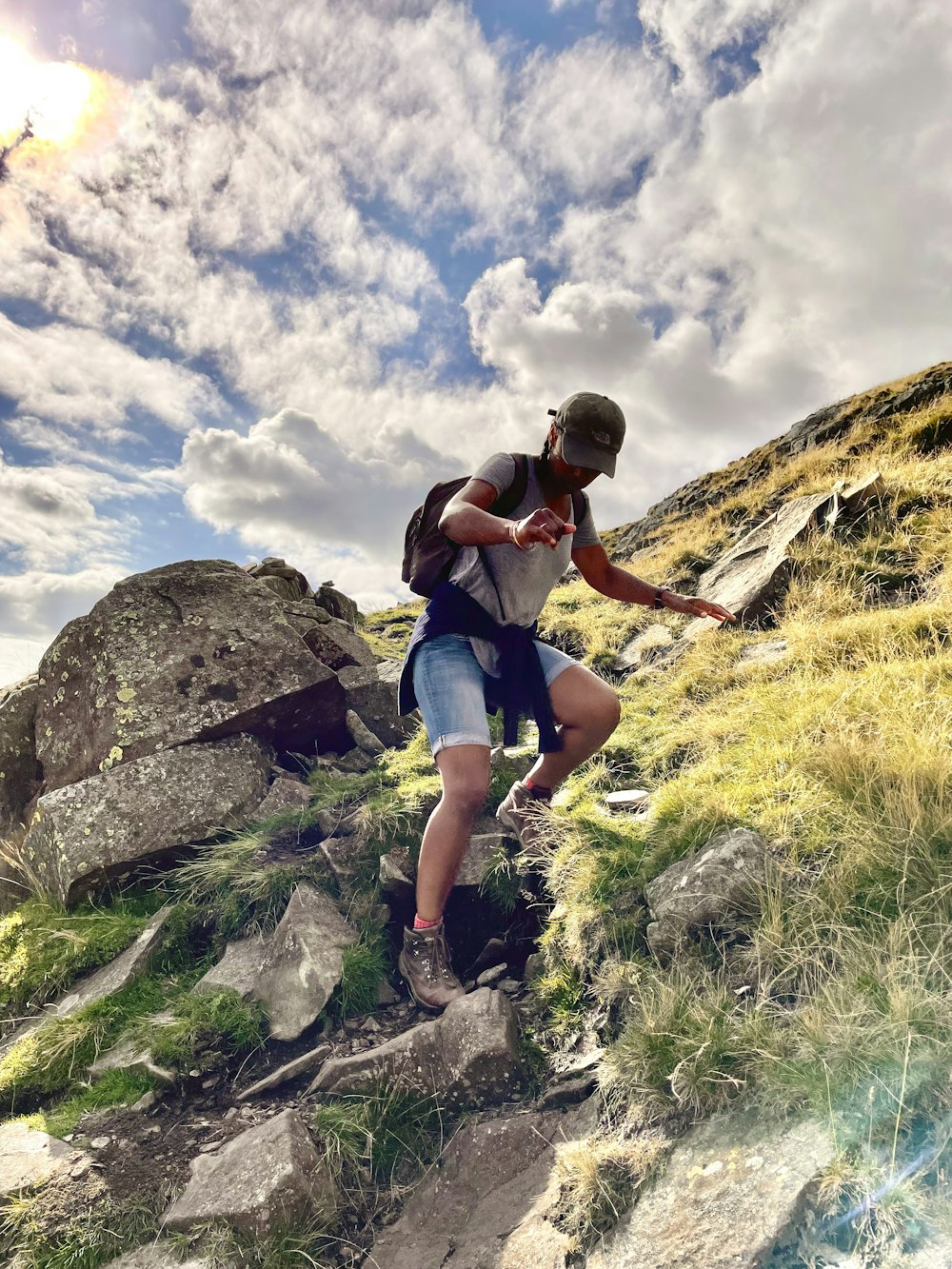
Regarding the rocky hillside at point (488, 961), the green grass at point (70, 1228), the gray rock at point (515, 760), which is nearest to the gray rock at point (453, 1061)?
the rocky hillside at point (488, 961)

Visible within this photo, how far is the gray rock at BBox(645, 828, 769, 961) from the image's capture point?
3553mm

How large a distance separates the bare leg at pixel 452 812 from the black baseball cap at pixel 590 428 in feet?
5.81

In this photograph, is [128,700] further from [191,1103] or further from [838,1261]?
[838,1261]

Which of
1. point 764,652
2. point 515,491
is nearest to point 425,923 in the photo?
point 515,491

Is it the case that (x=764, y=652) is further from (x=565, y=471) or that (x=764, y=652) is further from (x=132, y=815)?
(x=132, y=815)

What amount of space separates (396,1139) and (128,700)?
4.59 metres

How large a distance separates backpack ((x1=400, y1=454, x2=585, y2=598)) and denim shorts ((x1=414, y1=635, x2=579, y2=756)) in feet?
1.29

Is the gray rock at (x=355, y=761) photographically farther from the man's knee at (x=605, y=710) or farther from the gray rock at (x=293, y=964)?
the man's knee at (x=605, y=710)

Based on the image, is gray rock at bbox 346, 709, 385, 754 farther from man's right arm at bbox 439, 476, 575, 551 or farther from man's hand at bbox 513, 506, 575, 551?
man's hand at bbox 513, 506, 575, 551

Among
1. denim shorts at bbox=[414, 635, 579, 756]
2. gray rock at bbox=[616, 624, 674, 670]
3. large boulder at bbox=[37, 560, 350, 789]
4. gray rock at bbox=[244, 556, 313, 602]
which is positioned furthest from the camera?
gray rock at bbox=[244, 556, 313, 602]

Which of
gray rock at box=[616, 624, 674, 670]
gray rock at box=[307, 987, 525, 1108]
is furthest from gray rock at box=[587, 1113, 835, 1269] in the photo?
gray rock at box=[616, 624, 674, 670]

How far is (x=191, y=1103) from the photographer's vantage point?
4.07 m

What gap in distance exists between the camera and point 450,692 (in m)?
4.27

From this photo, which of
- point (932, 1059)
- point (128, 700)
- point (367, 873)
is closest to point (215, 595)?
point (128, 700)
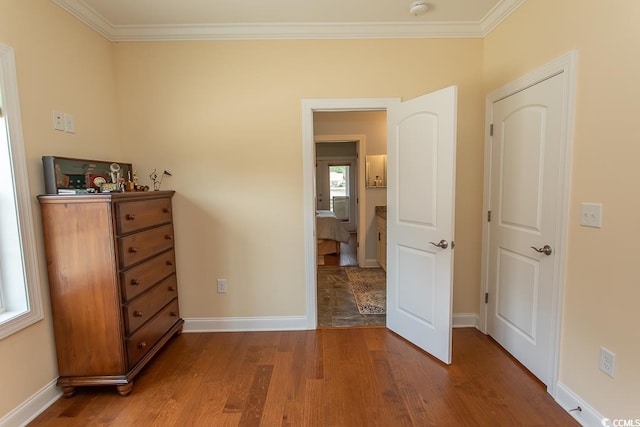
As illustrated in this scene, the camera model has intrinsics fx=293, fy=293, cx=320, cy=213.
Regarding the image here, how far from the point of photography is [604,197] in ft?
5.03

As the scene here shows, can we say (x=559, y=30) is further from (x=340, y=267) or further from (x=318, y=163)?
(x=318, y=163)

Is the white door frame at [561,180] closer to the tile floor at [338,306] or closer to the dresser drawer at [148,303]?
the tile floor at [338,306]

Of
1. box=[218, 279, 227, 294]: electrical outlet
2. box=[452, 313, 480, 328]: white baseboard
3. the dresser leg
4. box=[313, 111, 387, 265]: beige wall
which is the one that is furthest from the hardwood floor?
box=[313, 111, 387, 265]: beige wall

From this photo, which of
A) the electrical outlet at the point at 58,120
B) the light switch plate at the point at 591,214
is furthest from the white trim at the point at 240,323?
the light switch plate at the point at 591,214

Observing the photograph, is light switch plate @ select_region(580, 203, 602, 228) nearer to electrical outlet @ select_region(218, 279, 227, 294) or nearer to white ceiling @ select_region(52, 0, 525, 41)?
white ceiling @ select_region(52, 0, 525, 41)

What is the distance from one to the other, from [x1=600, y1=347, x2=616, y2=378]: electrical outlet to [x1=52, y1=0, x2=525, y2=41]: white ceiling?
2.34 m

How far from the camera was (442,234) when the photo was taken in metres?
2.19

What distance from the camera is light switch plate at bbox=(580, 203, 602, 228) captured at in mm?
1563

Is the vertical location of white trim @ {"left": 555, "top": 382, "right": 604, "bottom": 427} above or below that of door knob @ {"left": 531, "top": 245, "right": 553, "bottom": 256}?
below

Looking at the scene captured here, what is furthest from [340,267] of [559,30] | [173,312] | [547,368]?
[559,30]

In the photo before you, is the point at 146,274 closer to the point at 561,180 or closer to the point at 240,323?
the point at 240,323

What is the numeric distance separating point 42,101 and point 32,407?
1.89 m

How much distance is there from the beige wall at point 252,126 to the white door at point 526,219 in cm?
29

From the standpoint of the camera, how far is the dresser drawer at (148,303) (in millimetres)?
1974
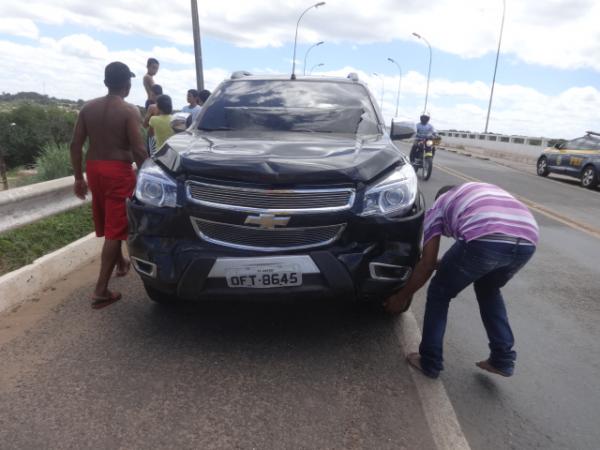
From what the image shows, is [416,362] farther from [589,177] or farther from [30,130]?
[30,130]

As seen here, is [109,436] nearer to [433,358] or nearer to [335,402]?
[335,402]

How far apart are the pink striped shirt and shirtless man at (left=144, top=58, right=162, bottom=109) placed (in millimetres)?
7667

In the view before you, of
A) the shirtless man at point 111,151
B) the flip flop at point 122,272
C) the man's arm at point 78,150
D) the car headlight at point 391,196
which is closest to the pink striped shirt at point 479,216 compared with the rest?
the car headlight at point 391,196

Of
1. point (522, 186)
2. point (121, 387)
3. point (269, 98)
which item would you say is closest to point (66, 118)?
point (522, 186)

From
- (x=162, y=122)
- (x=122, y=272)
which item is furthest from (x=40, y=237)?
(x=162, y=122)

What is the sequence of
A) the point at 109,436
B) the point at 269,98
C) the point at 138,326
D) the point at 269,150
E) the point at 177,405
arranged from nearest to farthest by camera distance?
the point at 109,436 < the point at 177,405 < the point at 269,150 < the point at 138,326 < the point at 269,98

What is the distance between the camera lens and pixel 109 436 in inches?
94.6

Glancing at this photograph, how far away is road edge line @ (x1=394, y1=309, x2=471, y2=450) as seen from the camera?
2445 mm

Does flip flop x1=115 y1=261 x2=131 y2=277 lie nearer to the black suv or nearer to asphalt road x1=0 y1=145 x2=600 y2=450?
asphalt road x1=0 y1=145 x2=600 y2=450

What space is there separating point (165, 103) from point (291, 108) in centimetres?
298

--------

> [Description of the task] Retype the whole listing exactly and leave the pictures out.

> [Finished task]
Regarding the rocky hillside at point (488, 961), the green grass at point (70, 1228), the gray rock at point (515, 760), which is nearest to the gray rock at point (453, 1061)?
the rocky hillside at point (488, 961)

Visible within this photo, how far is the gray rock at BBox(645, 828, 769, 961) from the image's capture point?
3553mm

How large a distance separates the bare leg at pixel 452 812 from the black baseball cap at pixel 590 428 in feet?
5.81

In this photograph, is [128,700] further from [191,1103] or further from [838,1261]?
[838,1261]

Which of
1. point 764,652
2. point 515,491
is nearest to point 425,923 in the photo?
point 515,491

Is it the case that (x=764, y=652) is further from (x=565, y=471) or that (x=764, y=652) is further from (x=132, y=815)?
(x=132, y=815)

What amount of space separates (396,1139) and (128,700)?
4.59 metres

How large a distance separates backpack ((x1=400, y1=454, x2=585, y2=598)) and denim shorts ((x1=414, y1=635, x2=579, y2=756)) in feet?
1.29

Is the gray rock at (x=355, y=761) photographically farther from the man's knee at (x=605, y=710) or farther from the gray rock at (x=293, y=964)?
the man's knee at (x=605, y=710)

Based on the image, is gray rock at bbox 346, 709, 385, 754 farther from man's right arm at bbox 439, 476, 575, 551 or farther from man's hand at bbox 513, 506, 575, 551?
man's hand at bbox 513, 506, 575, 551

Among
1. denim shorts at bbox=[414, 635, 579, 756]
2. gray rock at bbox=[616, 624, 674, 670]
3. large boulder at bbox=[37, 560, 350, 789]
4. gray rock at bbox=[244, 556, 313, 602]
which is positioned furthest from the camera?
gray rock at bbox=[244, 556, 313, 602]

Which of
gray rock at box=[616, 624, 674, 670]
gray rock at box=[307, 987, 525, 1108]
is furthest from gray rock at box=[587, 1113, 835, 1269] in the photo?
gray rock at box=[616, 624, 674, 670]

How far is (x=191, y=1103) from the photographer's vantage point?
4.07 m

What gap in distance exists between the camera and point 450,692 (in m)?
4.27

From this photo, which of
- point (932, 1059)
- point (128, 700)
- point (367, 873)
is closest to point (215, 595)?
point (128, 700)
As illustrated in this scene, the camera model has intrinsics fx=293, fy=293, cx=320, cy=213.
Regarding the image here, how far from the point of photography is [604,197] in ft?
5.03

As the scene here shows, can we say (x=559, y=30) is further from (x=340, y=267) or further from (x=318, y=163)?
(x=318, y=163)

Is the white door frame at [561,180] closer to the tile floor at [338,306] or closer to the dresser drawer at [148,303]?
the tile floor at [338,306]

Of
1. box=[218, 279, 227, 294]: electrical outlet
2. box=[452, 313, 480, 328]: white baseboard
3. the dresser leg
4. box=[313, 111, 387, 265]: beige wall
which is the one that is furthest from the hardwood floor?
box=[313, 111, 387, 265]: beige wall

From this photo, which of
A) the electrical outlet at the point at 58,120
B) the light switch plate at the point at 591,214
is furthest from the white trim at the point at 240,323?
the light switch plate at the point at 591,214

Observing the photograph, is light switch plate @ select_region(580, 203, 602, 228) nearer to electrical outlet @ select_region(218, 279, 227, 294) or nearer to white ceiling @ select_region(52, 0, 525, 41)?
white ceiling @ select_region(52, 0, 525, 41)

What is the distance from one to the other, from [x1=600, y1=347, x2=616, y2=378]: electrical outlet to [x1=52, y1=0, x2=525, y2=41]: white ceiling?
2.34 m

How far from the camera was (442,234) when the photo was taken in metres?
2.19

What distance from the camera is light switch plate at bbox=(580, 203, 602, 228) captured at in mm?
1563

Is the vertical location of white trim @ {"left": 555, "top": 382, "right": 604, "bottom": 427} above or below that of door knob @ {"left": 531, "top": 245, "right": 553, "bottom": 256}?
below

Looking at the scene captured here, what is furthest from [340,267] of [559,30] | [173,312] | [547,368]?
[559,30]

In the photo before you, is the point at 146,274 closer to the point at 561,180 or closer to the point at 240,323?
the point at 240,323

What is the numeric distance separating point 42,101 and point 32,407?
1.89 m

How much distance is there from the beige wall at point 252,126 to the white door at point 526,219 in cm?
29

From the standpoint of the camera, how far is the dresser drawer at (148,303) (in millimetres)?
1974
From what the image shows, is [416,362] farther from [589,177] or farther from [30,130]?
[30,130]

As seen here, is [109,436] nearer to [433,358] or nearer to [335,402]?
[335,402]

How far apart are the pink striped shirt and shirtless man at (left=144, top=58, right=162, bottom=109) placed (in millimetres)?
7667

In the view before you, of
A) the shirtless man at point 111,151
B) the flip flop at point 122,272
C) the man's arm at point 78,150
D) the car headlight at point 391,196
which is closest to the pink striped shirt at point 479,216 compared with the rest?
the car headlight at point 391,196

Of
1. point (522, 186)
2. point (121, 387)
3. point (269, 98)
which item would you say is closest to point (66, 118)?
point (522, 186)

From
- (x=162, y=122)
- (x=122, y=272)
which item is furthest from (x=40, y=237)?
(x=162, y=122)

What is the sequence of
A) the point at 109,436
B) the point at 269,98
C) the point at 138,326
D) the point at 269,150
E) the point at 177,405
arranged from nearest to farthest by camera distance?
the point at 109,436 < the point at 177,405 < the point at 269,150 < the point at 138,326 < the point at 269,98

What is the distance between the camera lens and pixel 109 436 in inches?
94.6

Glancing at this photograph, how far away is road edge line @ (x1=394, y1=309, x2=471, y2=450) as seen from the camera?
2445 mm

Does flip flop x1=115 y1=261 x2=131 y2=277 lie nearer to the black suv or nearer to asphalt road x1=0 y1=145 x2=600 y2=450?
asphalt road x1=0 y1=145 x2=600 y2=450

What space is there separating point (165, 103) from point (291, 108) in centimetres?
298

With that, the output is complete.